Gut Oggau is the producer in Oggau making some of Austria’s most exciting wines, so one has to ask why they get little mention in the Austrian wine guides? One reason is probably because they make natural wines (shock!). Low intervention winemaking isn’t new in Austria, far from it. It’s a country well ahead of some in this respect. But one gets the impression that the establishment, as with all things it seems in this country with its Habsburg past, is torn between liberalism and innovation on the one hand and an innate conservatism on the other. It’s not so far removed from the way some established anglophone wine writers ignore these type of wines, despite the avid interest from consumers and the proliferation of small independent wine merchants in London (and Paris, New York, San Francisco et al) selling them.
Gut Oggau’s wines are biodynamic (certified by Demeter), and they are also released not under an Austrian DAC, but as Österreichischer Landwein, like the difference between AOC and Vin de Table, or more accurately, the new Vin de France moniker which a lot of innovative winemakers have turned to there. But these are not the most interesting things about the wines.
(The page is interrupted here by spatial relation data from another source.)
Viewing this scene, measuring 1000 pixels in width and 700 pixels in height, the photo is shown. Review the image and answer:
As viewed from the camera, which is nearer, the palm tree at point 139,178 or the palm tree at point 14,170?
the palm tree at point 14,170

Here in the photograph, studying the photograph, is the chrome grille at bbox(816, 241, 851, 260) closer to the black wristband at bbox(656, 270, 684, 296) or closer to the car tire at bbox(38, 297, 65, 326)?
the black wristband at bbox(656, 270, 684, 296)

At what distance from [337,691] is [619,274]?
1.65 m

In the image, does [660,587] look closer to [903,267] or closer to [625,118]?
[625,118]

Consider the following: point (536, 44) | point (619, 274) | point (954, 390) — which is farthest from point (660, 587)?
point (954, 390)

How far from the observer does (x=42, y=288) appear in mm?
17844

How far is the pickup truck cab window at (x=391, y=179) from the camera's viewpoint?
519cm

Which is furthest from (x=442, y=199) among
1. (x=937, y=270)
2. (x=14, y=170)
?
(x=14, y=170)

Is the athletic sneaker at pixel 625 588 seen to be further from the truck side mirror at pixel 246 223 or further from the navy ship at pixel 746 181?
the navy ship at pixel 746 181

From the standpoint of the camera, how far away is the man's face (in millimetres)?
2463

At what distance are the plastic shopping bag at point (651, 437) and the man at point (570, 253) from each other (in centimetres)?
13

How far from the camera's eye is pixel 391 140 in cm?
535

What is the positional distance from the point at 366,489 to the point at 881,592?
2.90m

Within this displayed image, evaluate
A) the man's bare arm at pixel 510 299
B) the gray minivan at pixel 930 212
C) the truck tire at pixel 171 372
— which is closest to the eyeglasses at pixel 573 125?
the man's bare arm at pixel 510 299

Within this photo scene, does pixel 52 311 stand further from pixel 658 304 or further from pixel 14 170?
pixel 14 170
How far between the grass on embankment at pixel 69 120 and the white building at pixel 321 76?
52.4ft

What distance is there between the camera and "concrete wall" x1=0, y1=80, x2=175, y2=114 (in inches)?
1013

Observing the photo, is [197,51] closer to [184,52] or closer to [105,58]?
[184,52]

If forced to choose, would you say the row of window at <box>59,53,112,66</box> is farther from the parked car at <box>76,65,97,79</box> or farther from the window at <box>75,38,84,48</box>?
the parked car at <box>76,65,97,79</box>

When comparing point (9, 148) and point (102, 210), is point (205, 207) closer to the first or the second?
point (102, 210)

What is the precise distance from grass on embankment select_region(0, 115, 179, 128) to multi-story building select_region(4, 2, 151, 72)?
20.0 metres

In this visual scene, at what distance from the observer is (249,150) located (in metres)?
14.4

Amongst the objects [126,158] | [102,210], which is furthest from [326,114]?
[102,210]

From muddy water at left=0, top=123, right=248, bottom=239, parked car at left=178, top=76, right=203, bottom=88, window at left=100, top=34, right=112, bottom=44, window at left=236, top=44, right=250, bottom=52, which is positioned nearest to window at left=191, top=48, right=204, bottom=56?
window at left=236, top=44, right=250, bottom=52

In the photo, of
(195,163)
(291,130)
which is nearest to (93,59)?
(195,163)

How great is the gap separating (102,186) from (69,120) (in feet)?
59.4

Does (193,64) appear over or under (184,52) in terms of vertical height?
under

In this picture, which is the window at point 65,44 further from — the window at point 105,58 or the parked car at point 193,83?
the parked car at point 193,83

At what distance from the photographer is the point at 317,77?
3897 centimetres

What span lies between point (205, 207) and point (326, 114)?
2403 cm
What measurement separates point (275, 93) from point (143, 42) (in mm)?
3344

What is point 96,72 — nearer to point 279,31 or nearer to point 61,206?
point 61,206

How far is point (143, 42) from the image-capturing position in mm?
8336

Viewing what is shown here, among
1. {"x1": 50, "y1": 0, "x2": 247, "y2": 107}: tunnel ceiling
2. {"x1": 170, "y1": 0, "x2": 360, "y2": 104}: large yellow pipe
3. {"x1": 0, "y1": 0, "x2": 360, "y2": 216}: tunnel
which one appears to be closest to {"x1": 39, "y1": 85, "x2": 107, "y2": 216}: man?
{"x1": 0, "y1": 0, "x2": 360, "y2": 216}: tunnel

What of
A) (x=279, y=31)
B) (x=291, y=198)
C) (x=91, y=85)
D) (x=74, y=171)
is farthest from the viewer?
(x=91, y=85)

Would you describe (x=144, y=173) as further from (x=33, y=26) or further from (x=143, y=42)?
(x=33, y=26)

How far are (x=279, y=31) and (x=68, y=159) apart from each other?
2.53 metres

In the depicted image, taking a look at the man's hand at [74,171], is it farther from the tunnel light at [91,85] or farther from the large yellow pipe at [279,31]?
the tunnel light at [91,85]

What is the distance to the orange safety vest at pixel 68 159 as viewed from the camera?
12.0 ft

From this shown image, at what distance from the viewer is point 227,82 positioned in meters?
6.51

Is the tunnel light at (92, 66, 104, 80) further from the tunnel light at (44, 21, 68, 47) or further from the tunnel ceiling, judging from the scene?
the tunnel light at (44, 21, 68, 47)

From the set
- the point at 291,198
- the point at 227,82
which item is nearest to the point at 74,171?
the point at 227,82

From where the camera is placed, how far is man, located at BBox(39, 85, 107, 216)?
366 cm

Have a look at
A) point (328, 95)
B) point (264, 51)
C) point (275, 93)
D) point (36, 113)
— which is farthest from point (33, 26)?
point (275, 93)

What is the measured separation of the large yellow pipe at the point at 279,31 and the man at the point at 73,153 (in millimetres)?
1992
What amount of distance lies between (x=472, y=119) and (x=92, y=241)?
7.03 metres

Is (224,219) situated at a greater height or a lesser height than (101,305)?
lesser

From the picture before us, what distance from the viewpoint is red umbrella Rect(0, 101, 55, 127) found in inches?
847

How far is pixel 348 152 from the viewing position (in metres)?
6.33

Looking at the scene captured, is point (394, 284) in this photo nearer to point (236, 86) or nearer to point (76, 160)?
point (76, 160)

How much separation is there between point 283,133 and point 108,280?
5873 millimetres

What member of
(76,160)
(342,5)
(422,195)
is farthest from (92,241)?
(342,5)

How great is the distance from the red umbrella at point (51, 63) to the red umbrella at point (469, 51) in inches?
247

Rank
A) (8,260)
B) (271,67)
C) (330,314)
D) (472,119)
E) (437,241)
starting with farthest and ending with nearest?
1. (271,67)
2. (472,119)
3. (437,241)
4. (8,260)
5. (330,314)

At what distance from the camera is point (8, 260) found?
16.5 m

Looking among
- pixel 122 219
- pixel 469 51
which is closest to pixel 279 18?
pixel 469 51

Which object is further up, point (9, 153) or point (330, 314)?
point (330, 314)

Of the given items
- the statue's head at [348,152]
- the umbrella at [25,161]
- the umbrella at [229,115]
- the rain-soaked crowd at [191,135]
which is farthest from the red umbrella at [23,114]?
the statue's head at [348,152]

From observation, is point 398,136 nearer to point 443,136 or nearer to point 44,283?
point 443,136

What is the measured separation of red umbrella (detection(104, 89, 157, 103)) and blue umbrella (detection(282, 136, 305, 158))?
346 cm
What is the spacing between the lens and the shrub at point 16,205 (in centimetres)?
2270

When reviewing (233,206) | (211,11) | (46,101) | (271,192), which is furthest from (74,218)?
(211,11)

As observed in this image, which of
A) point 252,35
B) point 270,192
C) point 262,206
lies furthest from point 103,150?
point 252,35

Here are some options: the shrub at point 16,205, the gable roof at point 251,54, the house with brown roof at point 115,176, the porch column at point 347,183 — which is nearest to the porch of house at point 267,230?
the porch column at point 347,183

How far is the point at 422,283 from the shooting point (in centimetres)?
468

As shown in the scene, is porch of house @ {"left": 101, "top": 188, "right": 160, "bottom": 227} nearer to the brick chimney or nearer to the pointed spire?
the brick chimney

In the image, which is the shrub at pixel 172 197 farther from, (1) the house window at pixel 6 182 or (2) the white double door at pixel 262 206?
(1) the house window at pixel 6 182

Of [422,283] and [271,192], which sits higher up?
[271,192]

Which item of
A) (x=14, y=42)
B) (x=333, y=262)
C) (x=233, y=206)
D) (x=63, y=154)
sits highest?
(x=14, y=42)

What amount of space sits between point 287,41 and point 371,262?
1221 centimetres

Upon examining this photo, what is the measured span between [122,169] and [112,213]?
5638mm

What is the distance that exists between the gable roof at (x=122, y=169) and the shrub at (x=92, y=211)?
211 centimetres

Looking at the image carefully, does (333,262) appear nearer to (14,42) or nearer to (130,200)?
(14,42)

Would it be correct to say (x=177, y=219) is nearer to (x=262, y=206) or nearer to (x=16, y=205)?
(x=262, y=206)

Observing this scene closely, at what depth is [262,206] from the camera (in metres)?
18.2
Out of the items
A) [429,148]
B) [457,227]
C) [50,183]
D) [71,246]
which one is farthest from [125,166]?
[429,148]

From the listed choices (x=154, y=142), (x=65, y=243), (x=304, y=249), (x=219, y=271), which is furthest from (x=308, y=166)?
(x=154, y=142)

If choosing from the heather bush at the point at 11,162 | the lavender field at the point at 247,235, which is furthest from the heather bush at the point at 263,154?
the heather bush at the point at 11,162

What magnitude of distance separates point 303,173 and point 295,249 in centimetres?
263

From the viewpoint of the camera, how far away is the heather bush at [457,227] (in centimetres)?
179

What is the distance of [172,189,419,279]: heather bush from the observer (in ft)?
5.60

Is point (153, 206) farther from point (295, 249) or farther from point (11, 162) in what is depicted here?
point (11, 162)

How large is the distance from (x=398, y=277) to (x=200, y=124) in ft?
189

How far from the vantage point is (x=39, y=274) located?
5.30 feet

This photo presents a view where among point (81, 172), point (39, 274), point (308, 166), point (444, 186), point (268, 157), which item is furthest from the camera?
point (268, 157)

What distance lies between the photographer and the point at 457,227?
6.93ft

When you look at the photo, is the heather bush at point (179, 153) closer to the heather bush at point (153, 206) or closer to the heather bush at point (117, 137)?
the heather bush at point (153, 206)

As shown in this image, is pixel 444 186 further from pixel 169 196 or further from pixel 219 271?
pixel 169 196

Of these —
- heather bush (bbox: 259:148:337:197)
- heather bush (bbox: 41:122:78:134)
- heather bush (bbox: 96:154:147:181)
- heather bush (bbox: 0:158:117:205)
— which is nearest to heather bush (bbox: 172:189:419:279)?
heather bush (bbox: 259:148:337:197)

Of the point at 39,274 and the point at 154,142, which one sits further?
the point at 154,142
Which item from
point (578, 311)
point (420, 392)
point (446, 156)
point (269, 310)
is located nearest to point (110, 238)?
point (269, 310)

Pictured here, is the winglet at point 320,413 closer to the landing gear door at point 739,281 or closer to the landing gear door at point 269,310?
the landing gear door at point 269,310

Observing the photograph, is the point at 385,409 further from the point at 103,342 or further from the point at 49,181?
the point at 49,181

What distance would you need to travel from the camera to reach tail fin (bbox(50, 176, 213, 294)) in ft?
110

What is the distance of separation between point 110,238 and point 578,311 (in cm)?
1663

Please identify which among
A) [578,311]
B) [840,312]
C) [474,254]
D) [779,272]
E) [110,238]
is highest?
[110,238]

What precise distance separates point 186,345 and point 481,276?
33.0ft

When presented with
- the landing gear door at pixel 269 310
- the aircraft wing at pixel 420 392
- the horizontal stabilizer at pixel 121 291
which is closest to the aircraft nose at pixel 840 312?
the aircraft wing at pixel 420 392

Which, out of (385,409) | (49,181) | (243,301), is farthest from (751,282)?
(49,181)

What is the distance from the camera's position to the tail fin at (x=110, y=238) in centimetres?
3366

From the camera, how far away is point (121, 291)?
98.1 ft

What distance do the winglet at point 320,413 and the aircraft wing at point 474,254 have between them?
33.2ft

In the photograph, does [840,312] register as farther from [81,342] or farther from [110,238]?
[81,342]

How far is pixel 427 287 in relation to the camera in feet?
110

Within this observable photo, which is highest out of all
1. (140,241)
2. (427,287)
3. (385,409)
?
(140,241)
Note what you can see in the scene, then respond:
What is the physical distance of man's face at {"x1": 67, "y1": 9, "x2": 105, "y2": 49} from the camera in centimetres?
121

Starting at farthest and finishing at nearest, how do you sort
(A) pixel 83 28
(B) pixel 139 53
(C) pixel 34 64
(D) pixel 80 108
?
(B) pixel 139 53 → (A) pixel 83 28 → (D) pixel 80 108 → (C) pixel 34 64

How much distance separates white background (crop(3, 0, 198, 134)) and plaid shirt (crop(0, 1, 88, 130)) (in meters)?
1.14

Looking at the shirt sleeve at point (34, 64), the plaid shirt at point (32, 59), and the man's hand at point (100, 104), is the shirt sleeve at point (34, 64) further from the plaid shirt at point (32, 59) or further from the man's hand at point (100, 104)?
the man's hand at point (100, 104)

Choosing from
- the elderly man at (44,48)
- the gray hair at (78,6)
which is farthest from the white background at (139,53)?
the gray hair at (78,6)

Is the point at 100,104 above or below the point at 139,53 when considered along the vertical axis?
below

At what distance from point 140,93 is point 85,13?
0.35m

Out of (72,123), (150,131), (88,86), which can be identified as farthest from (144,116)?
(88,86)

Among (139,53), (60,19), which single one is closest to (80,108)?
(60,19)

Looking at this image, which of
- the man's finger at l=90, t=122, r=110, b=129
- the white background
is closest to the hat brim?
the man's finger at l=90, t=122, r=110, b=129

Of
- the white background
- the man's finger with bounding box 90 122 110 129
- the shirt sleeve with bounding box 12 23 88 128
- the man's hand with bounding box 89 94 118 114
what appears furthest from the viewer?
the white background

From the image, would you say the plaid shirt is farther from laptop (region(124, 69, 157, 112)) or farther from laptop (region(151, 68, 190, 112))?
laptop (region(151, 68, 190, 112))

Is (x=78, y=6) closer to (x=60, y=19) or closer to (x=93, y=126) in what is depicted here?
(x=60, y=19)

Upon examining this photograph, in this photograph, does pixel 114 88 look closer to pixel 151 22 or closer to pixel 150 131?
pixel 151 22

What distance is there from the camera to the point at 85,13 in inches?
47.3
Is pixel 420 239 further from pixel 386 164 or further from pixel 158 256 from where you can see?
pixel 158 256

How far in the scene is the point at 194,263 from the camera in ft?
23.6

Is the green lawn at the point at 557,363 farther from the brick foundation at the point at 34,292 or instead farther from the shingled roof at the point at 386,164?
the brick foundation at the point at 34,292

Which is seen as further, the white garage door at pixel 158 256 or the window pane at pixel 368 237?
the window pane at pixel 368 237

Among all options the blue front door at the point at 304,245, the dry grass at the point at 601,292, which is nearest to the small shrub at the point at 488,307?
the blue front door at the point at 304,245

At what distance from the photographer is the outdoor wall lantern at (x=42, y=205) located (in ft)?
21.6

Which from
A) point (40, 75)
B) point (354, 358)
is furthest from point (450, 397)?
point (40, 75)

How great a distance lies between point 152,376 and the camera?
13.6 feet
The concept for the varied list of wines created by Eduard Tscheppe and Stephanie Tscheppe-Eselböck is that of a family. Each wine is named after a family member from one of three generations, and so each wine/person fits into a family tree. The theme is given life by the highly distinctive labels created by German design agency Jung von Matt. I’ve counted nine family members, though there might be more lurking. As each family member ages, so do the line portraits on the label. This mirrors the wines because they all come from designated single vineyards, so as the vines mature so do their avatars…genius.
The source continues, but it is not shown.